The first animated film by Spanish director Pablo Berger aims to make a splash on March 10th at the Oscars, after having been a hit in the European awards season, to win the trophy for best animated film from Disney/Pixar, Netflix, Hayao Miyazaki and The Spider-Verse of Spider-Man.
This little gem without dialogue, a skill that the director had demonstrated more than ten years ago in his black and white adaptation Snow White to the Spanish Civil War, centers on the relationship of a lonely dog who decides to buy a robot to keep him company.
The director decides to combine, in this sort of “bromance” (subgenre of male comedy on the boundaries of friendship and platonic love), the animal known as “man’s best friend” with the machine used to describe the people without feelings. , here eloquently titled Dog and Robot, and thus underlines the universality of his relationship story, beyond its anchoring in 1980s New York.
Berger highlights a certain aggressiveness of the New York streets of the past, even as he provides some hints of future gentrification, and initially uses the Twin Towers as an allegory for the tragedy and reconstruction to come.
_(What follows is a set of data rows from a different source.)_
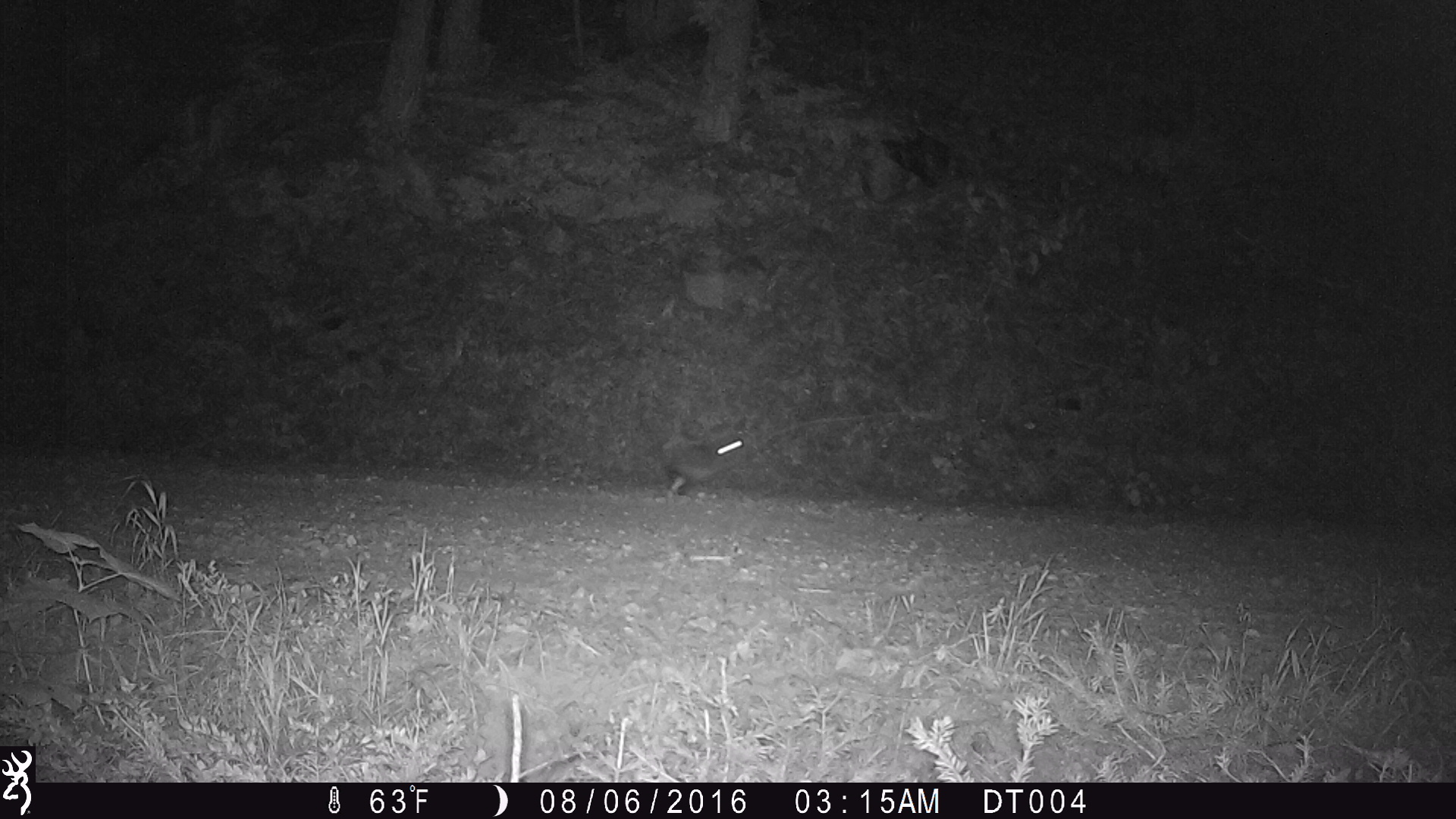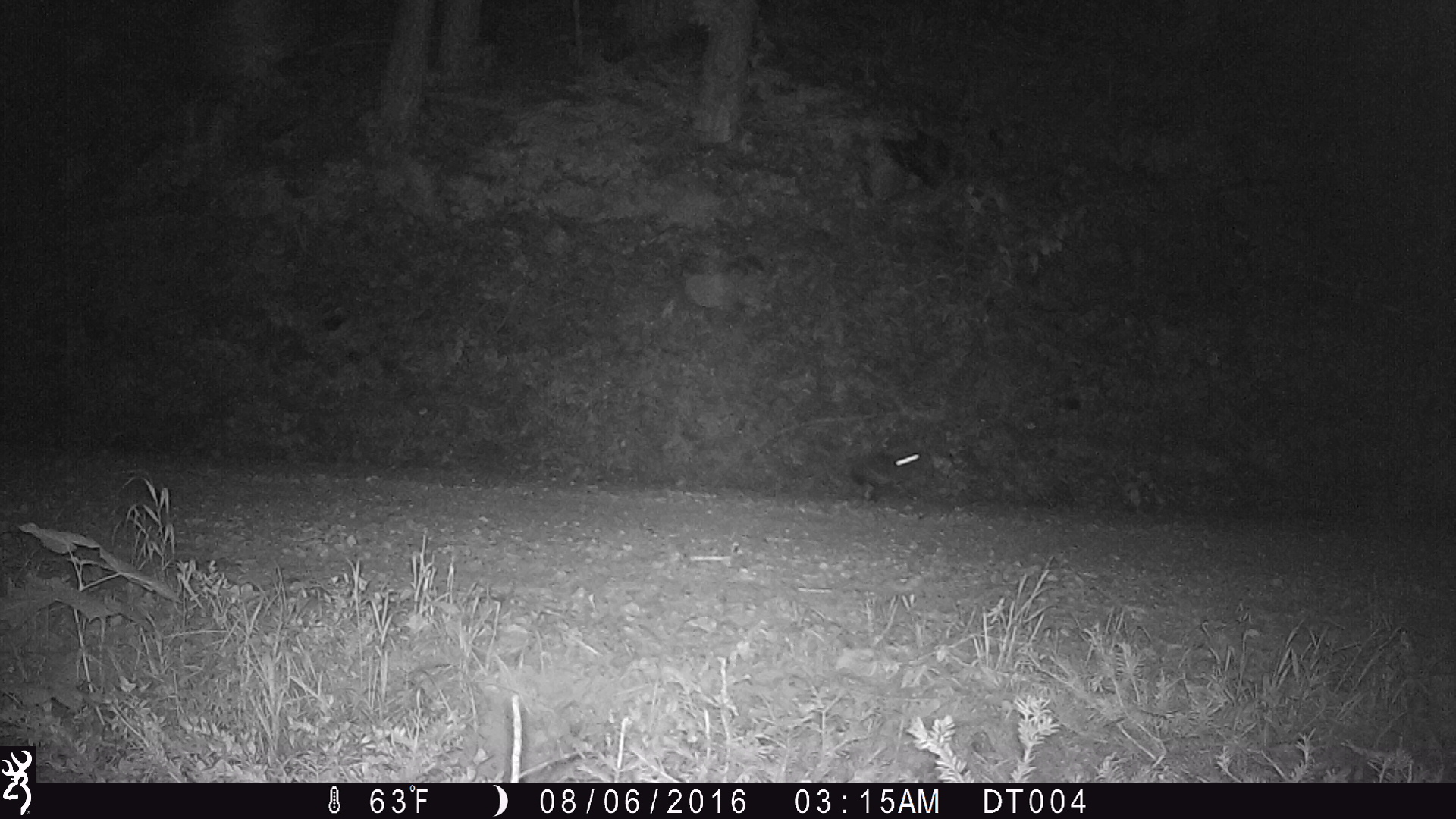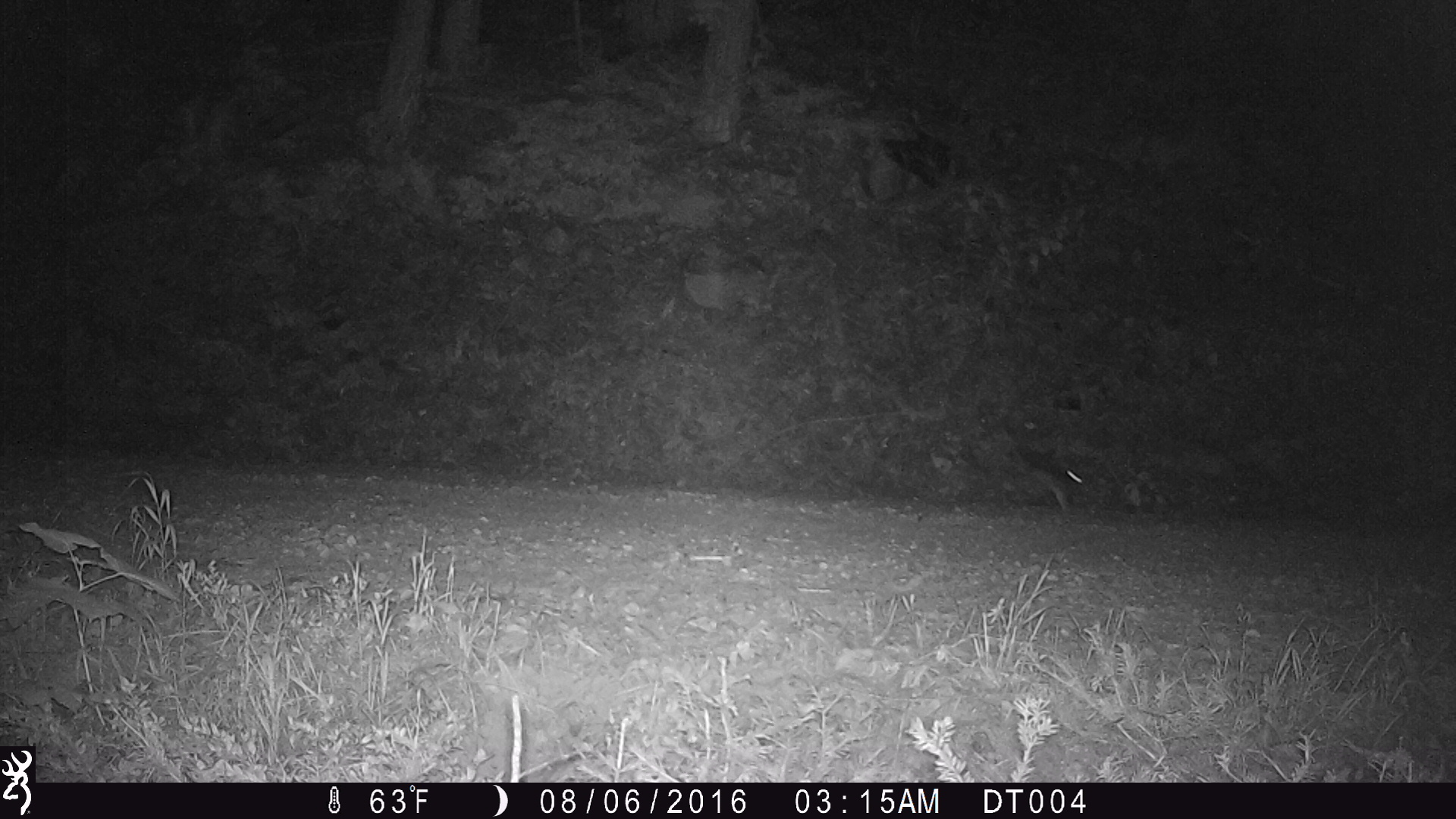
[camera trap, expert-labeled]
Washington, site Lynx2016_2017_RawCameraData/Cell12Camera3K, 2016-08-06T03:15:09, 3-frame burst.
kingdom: Animalia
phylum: Chordata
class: Mammalia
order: Lagomorpha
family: Leporidae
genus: Lepus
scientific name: Lepus americanus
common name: snowshoe hare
Lepus americanus (snowshoe hare). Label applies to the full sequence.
My robot friend is a film that traces, through the four seasons of the year, loneliness, the building of bonds, the separation that implies the return to solitude (a new, more desolate one, which comes after a loss) and the creation of new bonds, after several setbacks on a bumpy road.
Perhaps the biggest problem with Berger’s film is that most of the narrative focuses on the stumbles that Robot and Dog have after the forced separation they suffer from and their constant dreams of reunion. My robot friend feels drawn out by that repetition, beyond the fact that the director creates some brilliant gags and takes the opportunity to wink at the choreography of The Wizard of OzBuster Keaton, Charles Chaplin and even Jacques Tati.
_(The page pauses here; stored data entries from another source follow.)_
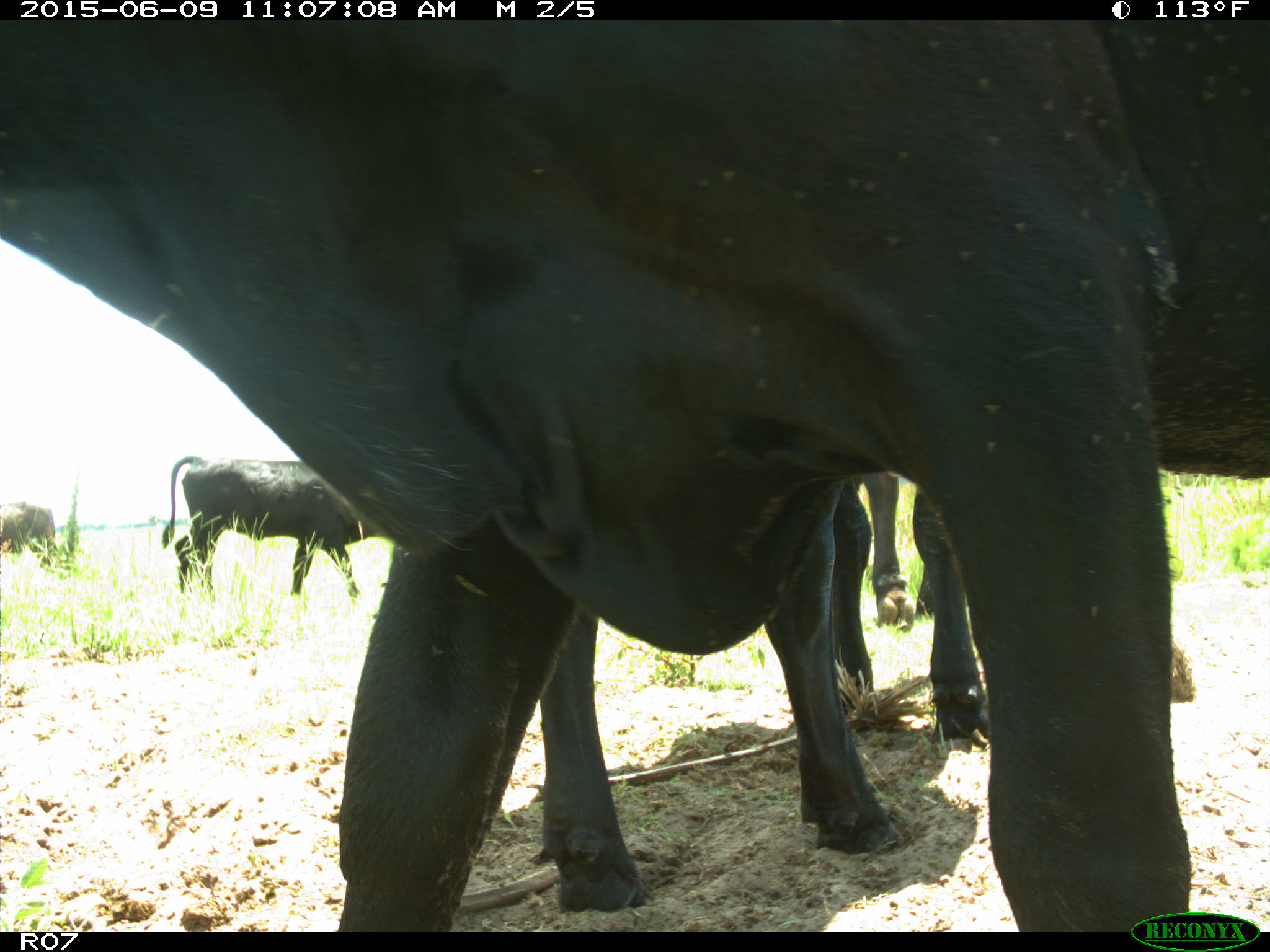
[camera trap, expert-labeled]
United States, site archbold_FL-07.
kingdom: Animalia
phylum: Chordata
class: Mammalia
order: Artiodactyla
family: Bovidae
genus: Bos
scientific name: Bos taurus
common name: domestic cow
The children, perhaps disoriented
The eye-catching animation, inspired by Sara Varon’s 2007 graphic novel, looks sort of BoJack Knight, full of anthropomorphic animals, but in a candid and sensitive version, suitable for all audiences, as if it were a children’s comic by Liniers. The curious thing is that children might feel slightly disoriented because they are unable to process the melancholy that invades them My robot friend.
The disco anthem earth, wind and fire September serves as a leitmotif and, although at first it seems to barely evoke the time of year in which Dog and Robot decide to undertake a fateful trip to the beach of Coney Island, it quickly transforms, thanks to its unforgettable lyrics Do you remember…in a hymn to nostalgia.
Pablo Berger gives Dog and Robot a long-awaited happy ending, but different from the usual one in children’s animations that come out. My robot friend it subverts the traditional “happily ever after” into a much healthier and more real “you can always be happy”.
“My Robot Friend”
Animation. Spain/France, 2023. Original titlehe: “Robots dreams”. 103′. ATP. Address: Pablo Berger. Rooms: Hoyts Abasto, Cinemark Palermo, Multiplex Belgrano, Cinépolis Recoleta, Showcase Norcenter.